As CITIC Securities analyzed, although the national subsidy fund increased to 300 billion yuan in 2025, by the fourth quarter, due to prior demand exhaustion and high base effects, domestic sales pressure for home appliances significantly increased.

Especially entering 2026, policy guidance shifted from “expanding total volume” to “stabilizing total volume and adjusting structure,” with subsidy categories shrinking to core categories like large white goods, supporting only first-tier energy efficiency products. While this structural adjustment benefits industry upgrading, it also means that the previous universal demand surge cannot be easily repeated, and companies must rely on genuine product strength to compete for limited market share.

Meanwhile, rising raw material costs directly test the financial strength of home appliance companies. In 2025, London copper prices rose over 30%, and copper has long been a significant component of raw material costs for products like air conditioners. Additionally, materials like steel and aluminum also saw price increases, which will undoubtedly put pressure on manufacturing.

Overseas markets have always been a growth engine for home appliance giants, but 2025’s overseas expansion was not smooth. Huatai Securities research reports indicate that although some categories remain resilient due to supply chain advantages, large appliances like air conditioners and refrigerators increasingly rely on local production abroad.

In this context, how to leverage long-term consumer mindsets and effectively guide consumers to “upgrade and replace” through old-for-new policies to achieve further growth remains a core challenge for major home appliance companies.
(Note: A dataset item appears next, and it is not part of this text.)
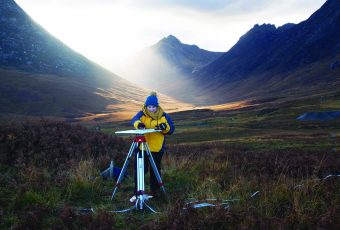 Photo of a person in a big coat and hat drawing on a board held on a tripod in the middle of a huge valley.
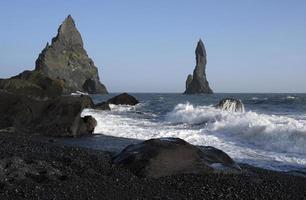 Wellen am schwarzen Strand von Reynisfjara, Island, mit Felsformationen im Hintergrund foto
Resilience amid industry difficulties

Looking ahead to 2026, the challenges facing the industry may persist. Industry volatility, rising raw material prices, and the continuation of tariff policies remain the “three mountains” overhead.

CITIC Securities predicts that the old-for-new fund in 2026 will be about 250 billion yuan, with policies continuing but with higher thresholds. Meanwhile, Tianfeng Securities (rights protection) estimates that the cost change range for air conditioners in Q2 2026 could reach 5% to 9%, indicating ongoing pressure.

Rising raw material prices are also shifting the focus of industry competition toward “full-scenario, full-cycle” integrated solutions. Leading brands, through technological accumulation and service networks, continue to increase market concentration, further strengthening the “strong get stronger” pattern.

Although 2026 may be more challenging, leading companies are already prepared for tough battles. Under pressure, China’s home appliance industry is shifting from scale expansion to high-quality development.